• SOURCE PASSAGE
━━━━━━━━

Data Scraping Legal Issues: Exploring hiQ vs LinkedIn Case

The high-profile case of hiQ Labs Inc vs LinkedIn Corporation (that took place in the US) shed light on the much-discussed data scraping legal issues.

We know you don’t want to get lost in legalese.

So, we have prepared an easy-to-read summary of the most important points of this decision. The court sided with the scraper and established that scraping public data is not a violation of the CFAA (Computer Fraud and Abuse Act).

Let’s look at the specifics of the case, and also the far-reaching consequences it left.

Is Web Scraping Legal?

What did the web scraper say when asked about his legal strategy? “I plead the 404th.”

If you’re new to scraping data, you’re likely concerned about the legality of your actions.

Good news is that you are not alone. Every scraper (I think?) has wondered the same.

Bad news is that the answer is not so simple. Like dating, it just refuses to be simple.

Web scraping falls in a gray area and it can be an ambiguous practice.

Of course companies want to preserve their data, but, on the other hand, if it’s publicly available, why is it wrong to gather it?

Now, what is the law’s position on this much-debated matter? Let’s dive into the highest profile case of hiQ Labs vs LinkedIn to see if we can get some answers.

The Verdict: Scraping Data is not Unlawful

In 2022, the Ninth Circuit Court of Appeals finally made its decision and sided with hiQ Labs. The court held that scraping publicly available data does not amount to a violation of CFAA, even if it is against the terms of use of the website.

━━━━━━━━

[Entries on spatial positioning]
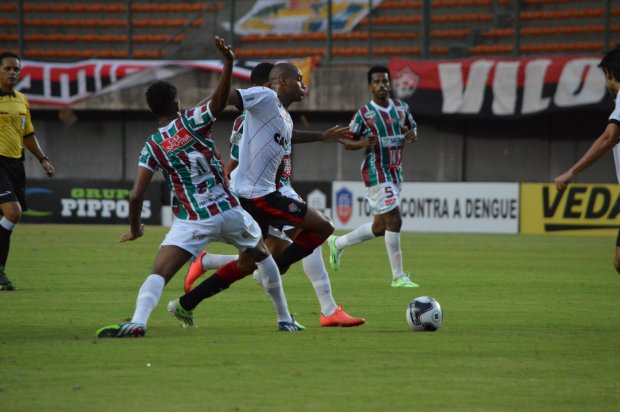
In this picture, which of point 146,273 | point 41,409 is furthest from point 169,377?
point 146,273

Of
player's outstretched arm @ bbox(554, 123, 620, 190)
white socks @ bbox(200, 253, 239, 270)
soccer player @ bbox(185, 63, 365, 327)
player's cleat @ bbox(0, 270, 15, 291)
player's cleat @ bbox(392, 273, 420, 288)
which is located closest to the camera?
player's outstretched arm @ bbox(554, 123, 620, 190)

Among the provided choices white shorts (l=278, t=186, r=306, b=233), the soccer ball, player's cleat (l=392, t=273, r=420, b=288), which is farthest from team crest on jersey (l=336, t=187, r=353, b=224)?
the soccer ball

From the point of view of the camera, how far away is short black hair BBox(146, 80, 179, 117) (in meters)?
7.39

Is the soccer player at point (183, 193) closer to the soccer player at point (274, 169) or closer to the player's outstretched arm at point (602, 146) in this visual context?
the soccer player at point (274, 169)

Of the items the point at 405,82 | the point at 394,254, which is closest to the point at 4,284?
the point at 394,254

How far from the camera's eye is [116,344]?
715 centimetres

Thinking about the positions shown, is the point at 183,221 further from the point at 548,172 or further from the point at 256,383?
the point at 548,172

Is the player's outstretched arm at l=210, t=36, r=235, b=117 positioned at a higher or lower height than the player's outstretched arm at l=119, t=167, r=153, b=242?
higher

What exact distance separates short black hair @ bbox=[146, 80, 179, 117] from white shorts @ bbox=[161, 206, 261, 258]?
74cm

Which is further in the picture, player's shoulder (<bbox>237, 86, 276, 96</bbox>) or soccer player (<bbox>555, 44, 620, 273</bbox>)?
player's shoulder (<bbox>237, 86, 276, 96</bbox>)

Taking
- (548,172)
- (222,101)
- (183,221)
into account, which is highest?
(222,101)

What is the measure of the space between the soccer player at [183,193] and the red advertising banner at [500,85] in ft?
55.3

━━━━━━━━

• GIVEN TASK 1
According to the article on the hiQ vs LinkedIn case, which court sided with hiQ Labs in 2022?
• GIVEN TASK 2
Reproduce the stretch of the hiQ vs LinkedIn article from "Bad news is" through "of the website.", switching "gray area" to "murky zone".
• GIVEN TASK 3
Proceed with the article on the hiQ vs LinkedIn case from the point where it stops.

• RESULT 1
The Ninth Circuit Court of Appeals.

• RESULT 2
Bad news is that the answer is not so simple. Like dating, it just refuses to be simple.

Web scraping falls in a murky zone and it can be an ambiguous practice.

Of course companies want to preserve their data, but, on the other hand, if it’s publicly available, why is it wrong to gather it?

Now, what is the law’s position on this much-debated matter? Let’s dive into the highest profile case of hiQ Labs vs LinkedIn to see if we can get some answers.

The Verdict: Scraping Data is not Unlawful

In 2022, the Ninth Circuit Court of Appeals finally made its decision and sided with hiQ Labs. The court held that scraping publicly available data does not amount to a violation of CFAA, even if it is against the terms of use of the website.

• RESULT 3
LinkedIn was attempting to prevent hiQ’s bots from scraping data from its users’ public profiles. But the Ninth Circuit was clear: giving a company the complete monopoly of data that it doesn’t own (as it is licensed) would be detrimental for the public interest.

A Limited Scope for the CFAA

In much simpler words, the Ninth Circuit established that companies do not have free rein over who can collect and use public data.

One must not interpret the CFAA so broadly, as it would make almost anyone a criminal.

Under the ruling, the CFAA only criminalizes unauthorized access to private, protected information.

To sum up: websites can no longer use the CFAA to prevent unauthorized data collection. And they cannot employ legal tools against scrapers.

The Public vs Private Data: Examining Legality Concerns

Data scraping legal concerns now shift towards the distinction between public-private data.

So, for your convenience, I prepared a short cheat sheet you should follow when you are planning to scrape data:

Is the data freely available? You are probably safe.
Is the data only available to owners? This could lead to trouble

Easy right?

But, there are some other factors we have to consider…

Even if the scraped data is publicly available, you still have to take into account contracts, copyright, and laws, like the GDPR if you’re in the EU.

There are also ethical considerations beyond just legality like respecting robots.txt instructions and avoiding overloading servers, to name a few. Just because something is “legal” does not make it instantly right.

A Green Light for Web Scrapers?

Although at first you may think the ruling favoring hiQ is a win for web scrapers, it doesn’t mean you have an open ticket to scraping.

This case narrows the CFAA’s interpretation and affirms the right to gather public data. But, there are other data scraping legal issues we have to avoid.

For instance, if for scraping data you create a user account, then you can be in trouble as you have agreed with the terms of service. Even if the CFAA does not apply, one can be in breach of contract. What contract, you ask? Well, when you create a user account on a website, you typically have to agree to their terms of service.

Lastly, LinkedIn obtained a permanent injunction, which in English means that it got hiQ to desist scraping as part of the agreement they’ve reached. So, it kind of was also a victory for LinkedIn too.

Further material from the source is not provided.